Donald Trump could be on the brink of being sued for using the Village People’s “YMCA” at campaign rallies.
The song – which, as we all know, is definitely not about gay sex – has been used repeatedly by the soon-to-be-former president at rallies, despite pleas from the Village People for him to stop using it.
On Tuesday, Donald Trump tweeted a haunting, disturbing mega-mix video of himself dancing to “YMCA” at various campaign rallies – and now lawyers for the Village People are planning to submit a complaint over his use of the song, Agence France-Presse reports.
In a statement, Jonathan Belolo, son of Village People founding member Henri Belolo, hit out at Trump for his “illicit appropriation” of the song, as reported by Huffington Post.
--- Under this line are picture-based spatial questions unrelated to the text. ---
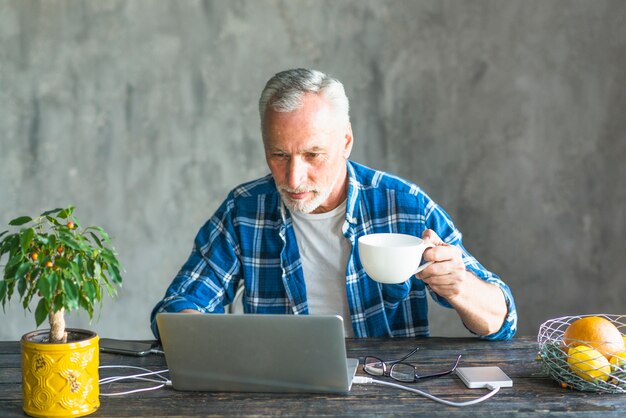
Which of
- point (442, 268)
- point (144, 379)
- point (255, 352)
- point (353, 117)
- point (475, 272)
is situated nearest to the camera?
point (255, 352)

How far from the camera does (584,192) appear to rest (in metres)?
3.32

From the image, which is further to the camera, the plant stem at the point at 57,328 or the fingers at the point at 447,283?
the fingers at the point at 447,283

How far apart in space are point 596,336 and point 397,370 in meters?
0.40

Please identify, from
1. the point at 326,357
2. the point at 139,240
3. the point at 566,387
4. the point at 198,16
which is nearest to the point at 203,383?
the point at 326,357

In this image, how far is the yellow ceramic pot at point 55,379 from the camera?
1260 mm

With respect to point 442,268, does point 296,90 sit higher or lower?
higher

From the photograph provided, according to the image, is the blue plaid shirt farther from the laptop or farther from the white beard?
the laptop

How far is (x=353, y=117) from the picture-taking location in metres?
3.38

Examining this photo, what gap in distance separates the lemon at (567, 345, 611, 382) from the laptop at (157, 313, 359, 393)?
429mm

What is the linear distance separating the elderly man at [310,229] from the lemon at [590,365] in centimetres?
46

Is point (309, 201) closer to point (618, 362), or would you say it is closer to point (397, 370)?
point (397, 370)

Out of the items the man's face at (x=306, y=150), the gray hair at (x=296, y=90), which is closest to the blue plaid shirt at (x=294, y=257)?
the man's face at (x=306, y=150)

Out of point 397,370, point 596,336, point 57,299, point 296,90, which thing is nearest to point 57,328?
point 57,299

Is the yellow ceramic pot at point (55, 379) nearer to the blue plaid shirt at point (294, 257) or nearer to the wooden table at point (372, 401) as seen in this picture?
the wooden table at point (372, 401)
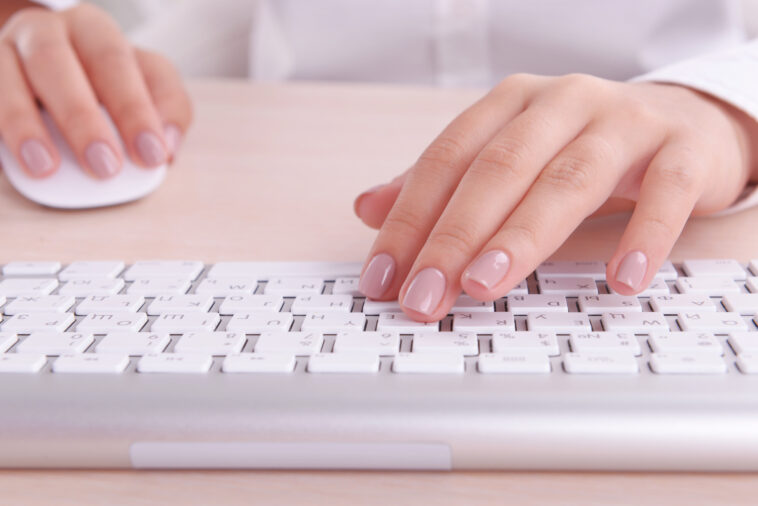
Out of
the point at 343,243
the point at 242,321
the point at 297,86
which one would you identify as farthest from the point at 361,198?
the point at 297,86

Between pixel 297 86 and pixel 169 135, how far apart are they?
25 cm

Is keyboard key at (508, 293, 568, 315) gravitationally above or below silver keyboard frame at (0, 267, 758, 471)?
above

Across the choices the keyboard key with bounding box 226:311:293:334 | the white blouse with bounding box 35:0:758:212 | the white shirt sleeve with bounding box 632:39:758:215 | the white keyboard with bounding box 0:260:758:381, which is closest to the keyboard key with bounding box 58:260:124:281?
the white keyboard with bounding box 0:260:758:381

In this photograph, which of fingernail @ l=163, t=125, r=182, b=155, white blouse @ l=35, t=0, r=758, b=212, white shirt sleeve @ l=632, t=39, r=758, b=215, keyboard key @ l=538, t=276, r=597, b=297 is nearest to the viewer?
keyboard key @ l=538, t=276, r=597, b=297

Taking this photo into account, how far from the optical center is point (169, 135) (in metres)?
0.61

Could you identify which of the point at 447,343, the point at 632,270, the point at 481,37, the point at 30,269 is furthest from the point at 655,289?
the point at 481,37

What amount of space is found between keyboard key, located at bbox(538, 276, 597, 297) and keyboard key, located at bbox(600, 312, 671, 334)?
0.11ft

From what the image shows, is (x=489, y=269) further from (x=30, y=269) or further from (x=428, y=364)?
(x=30, y=269)

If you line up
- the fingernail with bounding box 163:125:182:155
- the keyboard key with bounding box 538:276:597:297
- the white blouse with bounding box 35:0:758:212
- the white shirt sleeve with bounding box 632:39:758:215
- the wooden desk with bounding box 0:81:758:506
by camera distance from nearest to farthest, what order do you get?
1. the wooden desk with bounding box 0:81:758:506
2. the keyboard key with bounding box 538:276:597:297
3. the white shirt sleeve with bounding box 632:39:758:215
4. the fingernail with bounding box 163:125:182:155
5. the white blouse with bounding box 35:0:758:212

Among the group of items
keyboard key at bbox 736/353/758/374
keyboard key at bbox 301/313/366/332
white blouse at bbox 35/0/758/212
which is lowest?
keyboard key at bbox 736/353/758/374

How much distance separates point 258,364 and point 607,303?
0.16 m

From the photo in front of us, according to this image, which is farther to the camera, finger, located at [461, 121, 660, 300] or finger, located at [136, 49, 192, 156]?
finger, located at [136, 49, 192, 156]

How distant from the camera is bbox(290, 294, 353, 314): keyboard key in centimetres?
33

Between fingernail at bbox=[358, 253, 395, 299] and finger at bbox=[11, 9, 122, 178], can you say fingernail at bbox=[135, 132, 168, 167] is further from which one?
fingernail at bbox=[358, 253, 395, 299]
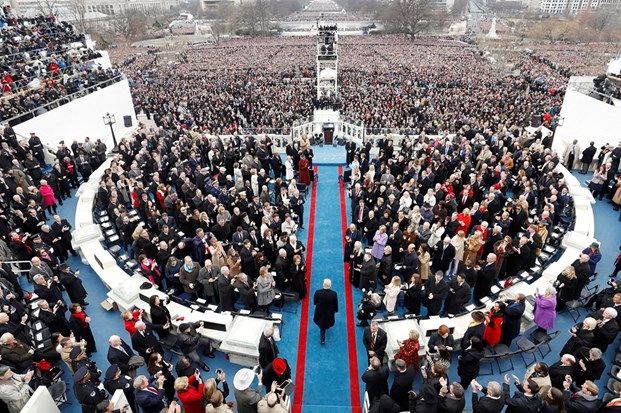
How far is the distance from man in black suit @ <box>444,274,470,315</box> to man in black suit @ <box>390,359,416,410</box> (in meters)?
2.32

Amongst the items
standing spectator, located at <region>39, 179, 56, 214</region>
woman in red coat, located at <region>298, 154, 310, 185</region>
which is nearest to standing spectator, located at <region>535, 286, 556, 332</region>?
woman in red coat, located at <region>298, 154, 310, 185</region>

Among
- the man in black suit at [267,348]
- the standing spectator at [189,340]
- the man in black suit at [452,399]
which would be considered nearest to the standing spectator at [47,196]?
the standing spectator at [189,340]

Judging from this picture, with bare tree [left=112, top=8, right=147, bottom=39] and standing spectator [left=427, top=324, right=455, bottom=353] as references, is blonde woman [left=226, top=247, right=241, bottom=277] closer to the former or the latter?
standing spectator [left=427, top=324, right=455, bottom=353]

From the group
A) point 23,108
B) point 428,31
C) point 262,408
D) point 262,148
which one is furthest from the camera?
point 428,31

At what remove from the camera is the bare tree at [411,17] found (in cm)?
7606

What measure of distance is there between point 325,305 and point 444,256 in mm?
3367

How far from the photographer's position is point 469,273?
762 centimetres

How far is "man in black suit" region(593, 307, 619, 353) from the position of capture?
19.3 feet

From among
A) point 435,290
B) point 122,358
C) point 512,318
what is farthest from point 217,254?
point 512,318

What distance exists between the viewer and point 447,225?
30.2 ft

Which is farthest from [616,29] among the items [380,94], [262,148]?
[262,148]

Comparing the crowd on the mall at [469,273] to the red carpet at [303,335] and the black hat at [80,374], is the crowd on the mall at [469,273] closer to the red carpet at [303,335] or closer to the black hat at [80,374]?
the red carpet at [303,335]

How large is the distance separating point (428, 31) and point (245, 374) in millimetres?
94997

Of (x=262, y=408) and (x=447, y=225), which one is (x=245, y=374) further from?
(x=447, y=225)
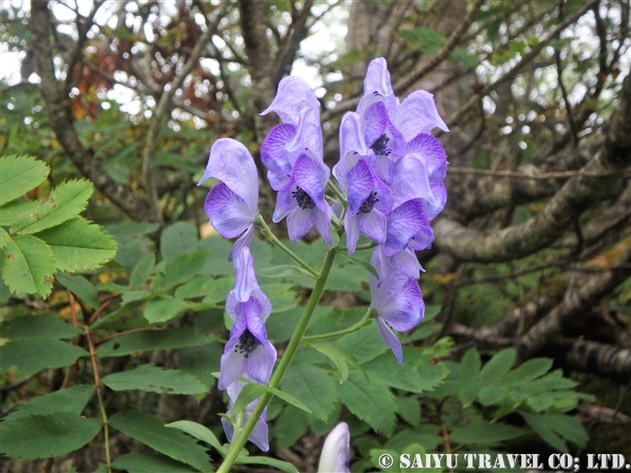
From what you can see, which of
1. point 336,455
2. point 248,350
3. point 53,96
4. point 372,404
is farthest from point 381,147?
point 53,96

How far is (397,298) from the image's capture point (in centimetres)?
90

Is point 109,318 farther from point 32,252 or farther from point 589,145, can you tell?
point 589,145

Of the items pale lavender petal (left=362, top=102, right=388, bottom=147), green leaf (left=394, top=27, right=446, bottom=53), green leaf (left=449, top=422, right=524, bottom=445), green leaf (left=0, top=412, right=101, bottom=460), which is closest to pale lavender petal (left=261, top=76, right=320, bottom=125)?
pale lavender petal (left=362, top=102, right=388, bottom=147)

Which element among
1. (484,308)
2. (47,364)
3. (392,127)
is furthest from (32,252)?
(484,308)

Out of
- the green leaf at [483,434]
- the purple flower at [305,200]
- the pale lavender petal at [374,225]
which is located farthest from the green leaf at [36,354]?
the green leaf at [483,434]

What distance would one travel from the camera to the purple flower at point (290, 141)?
85cm

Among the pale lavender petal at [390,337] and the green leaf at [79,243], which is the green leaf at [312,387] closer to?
the pale lavender petal at [390,337]

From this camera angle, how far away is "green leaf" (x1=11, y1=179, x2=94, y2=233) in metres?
1.12

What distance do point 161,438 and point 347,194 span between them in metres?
0.62

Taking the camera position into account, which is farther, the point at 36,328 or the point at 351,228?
the point at 36,328

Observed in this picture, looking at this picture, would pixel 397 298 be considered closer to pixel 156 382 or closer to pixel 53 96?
pixel 156 382

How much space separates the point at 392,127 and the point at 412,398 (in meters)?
0.95

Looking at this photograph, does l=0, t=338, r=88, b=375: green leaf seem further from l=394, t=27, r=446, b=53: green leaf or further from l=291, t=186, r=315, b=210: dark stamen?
l=394, t=27, r=446, b=53: green leaf

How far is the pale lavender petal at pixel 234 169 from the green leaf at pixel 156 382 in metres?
0.41
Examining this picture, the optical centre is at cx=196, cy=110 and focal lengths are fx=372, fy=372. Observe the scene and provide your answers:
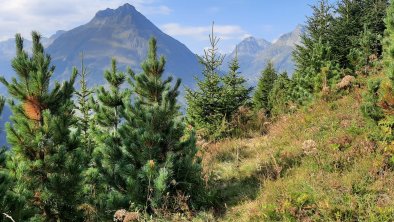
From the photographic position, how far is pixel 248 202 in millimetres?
8680

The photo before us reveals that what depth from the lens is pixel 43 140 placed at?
8812 millimetres

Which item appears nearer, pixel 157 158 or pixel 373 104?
pixel 157 158

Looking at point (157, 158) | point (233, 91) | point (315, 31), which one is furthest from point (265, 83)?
point (157, 158)

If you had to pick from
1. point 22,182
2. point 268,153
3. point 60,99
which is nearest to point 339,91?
point 268,153

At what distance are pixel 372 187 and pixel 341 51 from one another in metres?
17.4

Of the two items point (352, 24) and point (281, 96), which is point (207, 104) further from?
point (352, 24)

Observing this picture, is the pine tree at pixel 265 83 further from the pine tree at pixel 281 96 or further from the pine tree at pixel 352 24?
the pine tree at pixel 352 24

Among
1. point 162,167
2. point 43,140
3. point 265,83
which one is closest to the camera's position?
point 43,140

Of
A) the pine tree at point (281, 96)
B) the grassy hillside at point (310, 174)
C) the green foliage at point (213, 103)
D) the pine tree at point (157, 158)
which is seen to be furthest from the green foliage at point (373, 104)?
the pine tree at point (281, 96)

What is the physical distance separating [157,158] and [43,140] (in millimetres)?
2731

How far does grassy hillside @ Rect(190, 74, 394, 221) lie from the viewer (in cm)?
708

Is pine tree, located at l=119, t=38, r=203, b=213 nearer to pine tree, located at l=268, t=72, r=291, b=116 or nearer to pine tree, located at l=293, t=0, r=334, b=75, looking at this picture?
pine tree, located at l=268, t=72, r=291, b=116

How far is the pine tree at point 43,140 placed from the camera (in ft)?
28.5

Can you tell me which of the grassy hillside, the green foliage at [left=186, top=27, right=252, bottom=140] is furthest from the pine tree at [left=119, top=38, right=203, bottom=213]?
the green foliage at [left=186, top=27, right=252, bottom=140]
Jonathan Belolo, who is also president of the French record label Scorpio Music, said: “The beneficiaries of (band co-founders) Messrs Jacques Morali and Henri Belolo, like the company Scorpio Music, owner of the work, discovered with amazement this illicit appropriation, which is more for partisan and electoral purposes of Donald Trump, which they would never have accepted.”
The statement continued: “This infringing use of the ‘YMCA’ work will therefore be the subject of a complaint in the next few days, both in France and in the United States, against any initiator or accomplice of what constitutes outright theft of the property of others.
“As of now, they are banning anyone from disseminating the contentious video in question without their authorisation.”
Victor Willis, the only original member of the Village People, begged Trump in June to stop using their songs at rallies.
“I ask that you no longer use any of my music at your rallies especially ‘YMCA’ and ‘Macho Man’,” Willis wrote on his personal Facebook page at the time.
“Sorry, but I can no longer look the other way.”
“YMCA” is famously considered a gay anthem by many, but, while the song instructs a “young man” to stay at the YMCA where he will find “many ways to have a good time”, the song is absolutely not about gay sex.
No, it’s really not – at least, that’s according to Willis, who threatened in September to sue anyone who said it is about queer love.
“‘YMCA’ is one of the most iconic songs in the world. I will not stand idle and allow it to be defamed. Therefore, I will sue the next media organisation, or anyone else, that falsely suggests ‘YMCA’ is somehow about illicit gay sex,” he wrote on Facebook at the time.
“Get your minds out of the gutter please! It is not about that!”